> **PROBLEM DETAILS**
Copy out every one of the lines below, character for character, keeping their order.

══════

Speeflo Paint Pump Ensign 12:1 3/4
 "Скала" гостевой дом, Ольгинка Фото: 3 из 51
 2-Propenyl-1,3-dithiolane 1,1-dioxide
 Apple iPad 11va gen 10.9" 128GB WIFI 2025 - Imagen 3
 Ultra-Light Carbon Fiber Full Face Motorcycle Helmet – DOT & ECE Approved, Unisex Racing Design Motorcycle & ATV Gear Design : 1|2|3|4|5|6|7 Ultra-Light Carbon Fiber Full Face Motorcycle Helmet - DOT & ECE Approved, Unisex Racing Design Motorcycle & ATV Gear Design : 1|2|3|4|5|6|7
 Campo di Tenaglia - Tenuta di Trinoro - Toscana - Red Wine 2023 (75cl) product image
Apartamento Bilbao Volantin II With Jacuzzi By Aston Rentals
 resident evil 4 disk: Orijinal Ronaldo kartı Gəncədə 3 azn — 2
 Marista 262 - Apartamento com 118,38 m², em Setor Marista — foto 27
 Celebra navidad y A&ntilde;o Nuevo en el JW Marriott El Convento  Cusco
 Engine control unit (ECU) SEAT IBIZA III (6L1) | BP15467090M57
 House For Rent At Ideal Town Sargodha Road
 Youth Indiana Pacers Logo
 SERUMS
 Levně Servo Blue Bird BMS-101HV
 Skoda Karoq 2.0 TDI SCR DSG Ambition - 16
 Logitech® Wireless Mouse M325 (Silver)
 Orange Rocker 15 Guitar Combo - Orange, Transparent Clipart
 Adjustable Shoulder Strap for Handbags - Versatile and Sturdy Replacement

══════

> **OUTPUT FOR THIS TASK**
Speeflo Paint Pump Ensign 12:1 3/4
 "Скала" гостевой дом, Ольгинка Фото: 3 из 51
 2-Propenyl-1,3-dithiolane 1,1-dioxide
 Apple iPad 11va gen 10.9" 128GB WIFI 2025 - Imagen 3
 Ultra-Light Carbon Fiber Full Face Motorcycle Helmet – DOT & ECE Approved, Unisex Racing Design Motorcycle & ATV Gear Design : 1|2|3|4|5|6|7 Ultra-Light Carbon Fiber Full Face Motorcycle Helmet - DOT & ECE Approved, Unisex Racing Design Motorcycle & ATV Gear Design : 1|2|3|4|5|6|7
 Campo di Tenaglia - Tenuta di Trinoro - Toscana - Red Wine 2023 (75cl) product image
Apartamento Bilbao Volantin II With Jacuzzi By Aston Rentals
 resident evil 4 disk: Orijinal Ronaldo kartı Gəncədə 3 azn — 2
 Marista 262 - Apartamento com 118,38 m², em Setor Marista — foto 27
 Celebra navidad y A&ntilde;o Nuevo en el JW Marriott El Convento  Cusco
 Engine control unit (ECU) SEAT IBIZA III (6L1) | BP15467090M57
 House For Rent At Ideal Town Sargodha Road
 Youth Indiana Pacers Logo
 SERUMS
 Levně Servo Blue Bird BMS-101HV
 Skoda Karoq 2.0 TDI SCR DSG Ambition - 16
 Logitech® Wireless Mouse M325 (Silver)
 Orange Rocker 15 Guitar Combo - Orange, Transparent Clipart
 Adjustable Shoulder Strap for Handbags - Versatile and Sturdy Replacement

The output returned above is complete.